**** Records to use

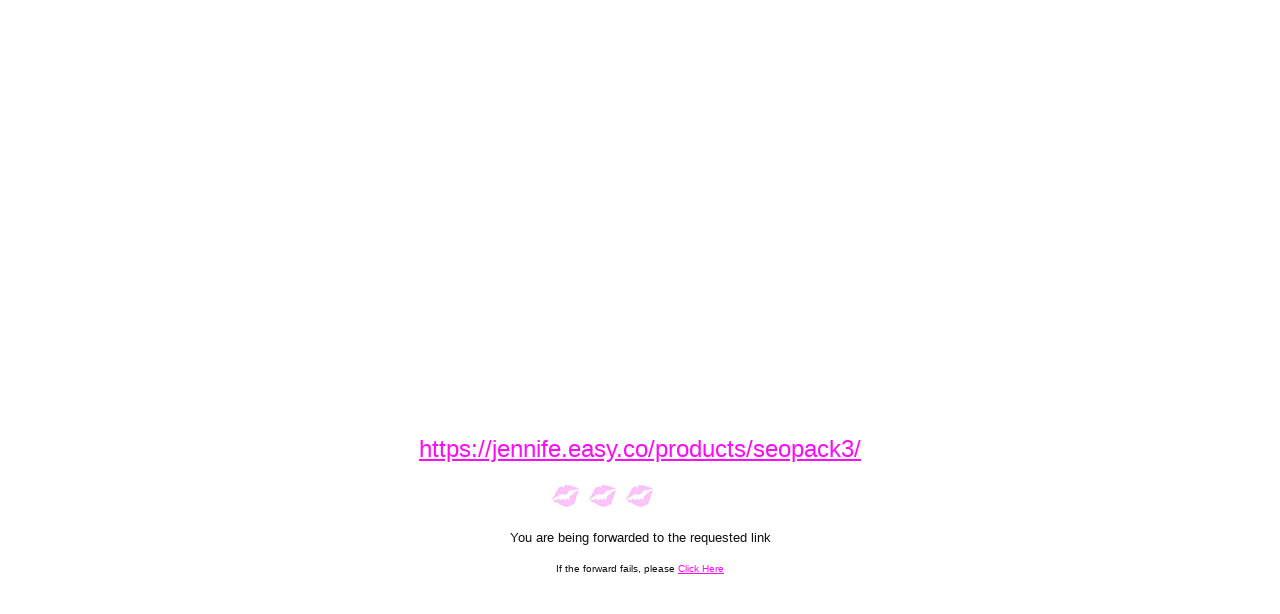

--- FILE ---
content_type: text/html
request_url: http://www.glamourcon.com/links/to.mv?https://jennife.easy.co/products/seopack3/
body_size: 489
content:
<HTML>
<HEAD>

	
	
	
	


<!-- <META HTTP-EQUIV="REFRESH" CONTENT="0; URL=https://jennife.easy.co/products/seopack3/"> -->
</HEAD>
<BODY BGCOLOR="#FFFFFF" TEXT="#111111" LINK=ffocf8 VLINK=444444 MARGINWIDTH=0 MARGINHEIGHT=0 TOPMARGIN=0 LEFTMARGIN=0 BORDER=0>

<TABLE CELLPADDING=10 CELLSPACING=0 BORDER=0 WIDTH=100% HEIGHT=100%>
<TR><TD ALIGN=left VALIGN=top>

</TD></TR>
<TR><TD ALIGN=center VALIGN=center>

<A HREF="https://jennife.easy.co/products/seopack3/"><FONT SIZE=+2 FACE="Arial, Helvetica" COLOR=ffocf8>https://jennife.easy.co/products/seopack3/</FONT></A><BR>
<BR>


<IMG SRC="../lipmeter.gif" WIDTH=187 HEIGHT=31><BR><BR>

<FONT SIZE=-1 FACE="Arial, Helvetica">You are being forwarded to the requested link</FONT><BR>
<BR>
<FONT SIZE=-2 FACE="Arial, Helvetica">If the forward fails, please <A HREF="https://jennife.easy.co/products/seopack3/">Click Here</A></FONT>
</TD></TR>
</TABLE>

</BODY>
</HTML>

********

## Exercise details
Output all of the entries once more, word for word, with the images removed.

## Your response
--- FILE ---
content_type: text/html
request_url: http://www.glamourcon.com/links/to.mv?https://jennife.easy.co/products/seopack3/
body_size: 489
content:
<HTML>
<HEAD>

	
	
	
	


<!-- <META HTTP-EQUIV="REFRESH" CONTENT="0; URL=https://jennife.easy.co/products/seopack3/"> -->
</HEAD>
<BODY BGCOLOR="#FFFFFF" TEXT="#111111" LINK=ffocf8 VLINK=444444 MARGINWIDTH=0 MARGINHEIGHT=0 TOPMARGIN=0 LEFTMARGIN=0 BORDER=0>

<TABLE CELLPADDING=10 CELLSPACING=0 BORDER=0 WIDTH=100% HEIGHT=100%>
<TR><TD ALIGN=left VALIGN=top>

</TD></TR>
<TR><TD ALIGN=center VALIGN=center>

<A HREF="https://jennife.easy.co/products/seopack3/"><FONT SIZE=+2 FACE="Arial, Helvetica" COLOR=ffocf8>https://jennife.easy.co/products/seopack3/</FONT></A><BR>
<BR>


<IMG SRC="../lipmeter.gif" WIDTH=187 HEIGHT=31><BR><BR>

<FONT SIZE=-1 FACE="Arial, Helvetica">You are being forwarded to the requested link</FONT><BR>
<BR>
<FONT SIZE=-2 FACE="Arial, Helvetica">If the forward fails, please <A HREF="https://jennife.easy.co/products/seopack3/">Click Here</A></FONT>
</TD></TR>
</TABLE>

</BODY>
</HTML>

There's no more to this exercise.